17 Chemistry and Biochemistry

Atoms First / OpenStax

Authors: Paul Flowers, Edward J. Neth, William R. Robinson, Klaus Theopold, and Richard Langley

Description: Chemistry: Atoms First 2e is a peer-reviewed, openly licensed introductory textbook produced through a collaborative publishing partnership between OpenStax and the University of Connecticut and UConn Undergraduate Student Government Association.This text is an atoms-first adaptation of OpenStax Chemistry 2e. The intention of “atoms-first” involves a few basic principles: first, it introduces atomic and molecular structure much earlier than the traditional approach, and it threads these themes through subsequent chapters. This approach may be chosen as a way to delay the introduction of material such as stoichiometry that students traditionally find abstract and difficult, thereby allowing students time to acclimate their study skills to chemistry. Additionally, it gives students a basis for understanding the application of quantitative principles to the chemistry that underlies the entire course. It also aims to center the study of chemistry on the atomic foundation that many will expand upon in a later course covering organic chemistry, easing that transition when the time arrives.

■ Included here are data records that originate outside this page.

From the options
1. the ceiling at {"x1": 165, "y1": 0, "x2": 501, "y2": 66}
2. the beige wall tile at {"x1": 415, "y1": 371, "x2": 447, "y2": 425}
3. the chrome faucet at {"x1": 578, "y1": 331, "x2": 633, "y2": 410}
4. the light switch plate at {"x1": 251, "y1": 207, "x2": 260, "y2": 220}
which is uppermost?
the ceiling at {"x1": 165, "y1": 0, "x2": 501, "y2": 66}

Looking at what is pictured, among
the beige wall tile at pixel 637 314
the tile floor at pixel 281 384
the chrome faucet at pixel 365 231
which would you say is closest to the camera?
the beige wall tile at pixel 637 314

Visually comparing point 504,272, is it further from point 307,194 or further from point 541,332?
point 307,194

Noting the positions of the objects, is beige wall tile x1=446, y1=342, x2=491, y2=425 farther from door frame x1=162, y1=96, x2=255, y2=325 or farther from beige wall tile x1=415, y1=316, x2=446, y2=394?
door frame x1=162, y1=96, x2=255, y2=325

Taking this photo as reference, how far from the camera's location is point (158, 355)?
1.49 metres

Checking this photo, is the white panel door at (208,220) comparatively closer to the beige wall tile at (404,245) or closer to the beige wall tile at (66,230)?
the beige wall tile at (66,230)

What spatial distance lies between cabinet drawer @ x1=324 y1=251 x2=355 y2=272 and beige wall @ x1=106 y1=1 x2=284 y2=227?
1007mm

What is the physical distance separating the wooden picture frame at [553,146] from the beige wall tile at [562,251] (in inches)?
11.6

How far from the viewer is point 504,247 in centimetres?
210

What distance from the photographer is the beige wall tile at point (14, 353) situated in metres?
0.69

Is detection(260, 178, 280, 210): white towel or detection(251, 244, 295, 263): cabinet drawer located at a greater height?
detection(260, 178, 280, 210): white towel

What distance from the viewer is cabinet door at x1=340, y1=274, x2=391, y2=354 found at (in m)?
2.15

The second edition has been revised to incorporate clearer, more current, and more dynamic explanations, while maintaining the same organization as the first edition. Substantial improvements have been made in the figures, illustrations, and example exercises that support the text narrative.

The Basics of General, Organic, and Biological Chemistry

This peer-reviewed open textbook was developed to suit a one-semester General, Organic and Biological Chemistry course.

Includes: Test questions following examples, end-of-chapter exercises.

Biochemistry 551 (Online Version) Lab Manual

Author: Lynne PROST

Description: Biochemistry 551 is an integrated lecture, lab and seminar course that covers biochemistry-centered theory and techniques. The course is designed for upper-level undergraduate students majoring in Biochemistry. Students learn how to apply a broad range of biochemical, genetic, and physical techniques to modern biochemical research. Students also learn how to analyze and interpret the primary scientific literature, develop an understanding of the communication of data, and connect biochemical techniques to basic research.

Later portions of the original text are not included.